== Text for analysis

# Lost Creek - Jan 25



## 12many (Apr 14, 2008)

The day started out at 4:15am my brother, girlfriend and I were going to go to strawberry but weather conditions were not at the best. Raining in Ogden through Weber canyon then heavy snow fall making 1-2" of slush on the road made the decision not to go. We decided instead lost creek was a better option. Fist off slushy sides made it scary for my girlfriend, I know that 7" of ice is plenty thick but convincing her of that was a little hard. All in all we had a great time and caught a total of 13 between us. We were using a combination of yellow and white jigs tipped with wax worms. The largest was my girlfriends fish measuring 20-21" of pure anger this is the largest that I have seen come out of lost creek. 
wet conditions, heavy snow and a 1 mile hike made this her fish a trophy in anyone's book.









She loves to catch big fish


----------



## Nueces (Jul 22, 2008)

Great pictures. Glad she caught a nice one after the hike.


----------



## Greenguy88 (Sep 7, 2007)

Good looking fish, there are some big ones in there! I got one near the boat ramp this past summer. We ice fished it last Friday afternoon and managed a few dinks. Thanks for sharing!


----------



## tacokid789 (Apr 24, 2008)

Nice cutt!!! Wow, thats only the second big fish ive seen come outta there. Looks like you had better success there than the berry is treatin people anyway! Id luv to nail a cutt that big outta lost creek! Did you hike into the inlet?


----------



## 12many (Apr 14, 2008)

Not to the inlet we were in a cove about 1/4 mile away, a few people were on a 4x4 near the cove but I do not know how they did.


----------



## .45 (Sep 21, 2007)

Lost Creek ?? :? 

I had no idea !! :shock: ...nice fish !!


----------



## Grandpa D (Sep 7, 2007)

====

### Work item
Carry on the Lost Creek ice fishing thread from its last line.

== Given data

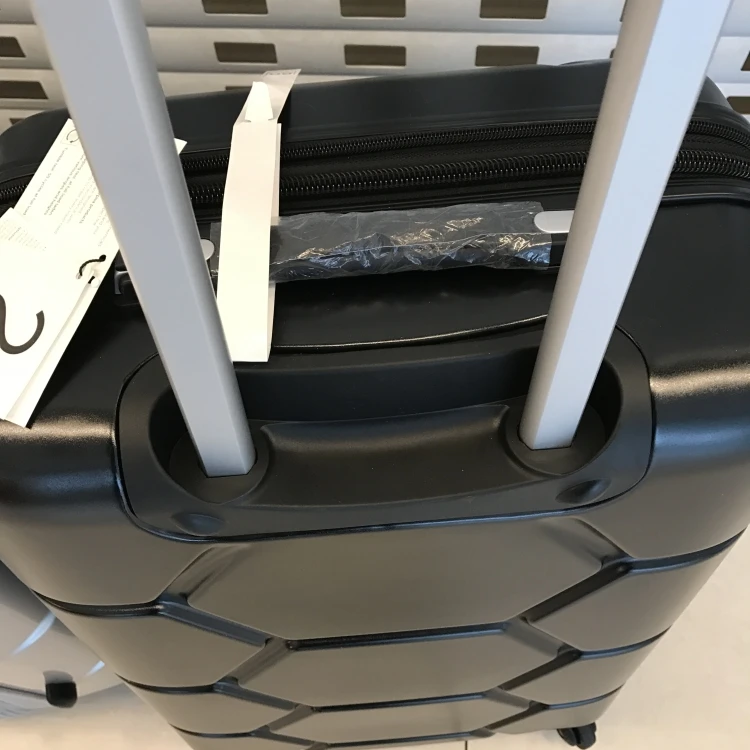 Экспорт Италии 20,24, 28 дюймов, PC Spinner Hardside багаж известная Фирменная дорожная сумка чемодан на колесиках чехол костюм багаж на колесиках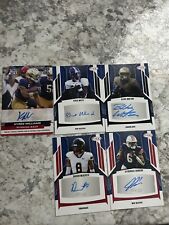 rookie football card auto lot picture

====

### Result of the exercise
Very nice!
I have had some very good days at LC on my toon but I have never caught a fish like that one.


----------



## saturn_guy (Jan 17, 2009)

See, and this is why I like this board! I didn't even know about Lost Creek. Now I definitely want to know more! Great Post, and what a GREAT fish!


----------



## Cowpatty (Jan 27, 2009)

I am not familiar with Lost Creek. Would you mind sharing the directions on how to get to it? This sounds like it is around Willard Bay. That was a really nice fish. Thanks for sharing the story and pic's.


----------



## Grandpa D (Sep 7, 2007)

LC is up Weber canyon.
You exit at the Croyden/Cement Plant exit.
There are signs that will get you there, once you are past the cement plant.

LC is a small reservoir that is stocked with planter Rainbow and Cutthroat Trout each year.
I think that Tiger Trout were also stocked in there last fall.

Most trout are under 12" with some holdover fish that are larger.
Very few fish get as large as the one in the picture though.
That one is a great catch!!!

The reservoir has a boat ramp and is wakeless speed only, which is nice for us float tubers.


----------



## meMYSELFnI (Jan 27, 2009)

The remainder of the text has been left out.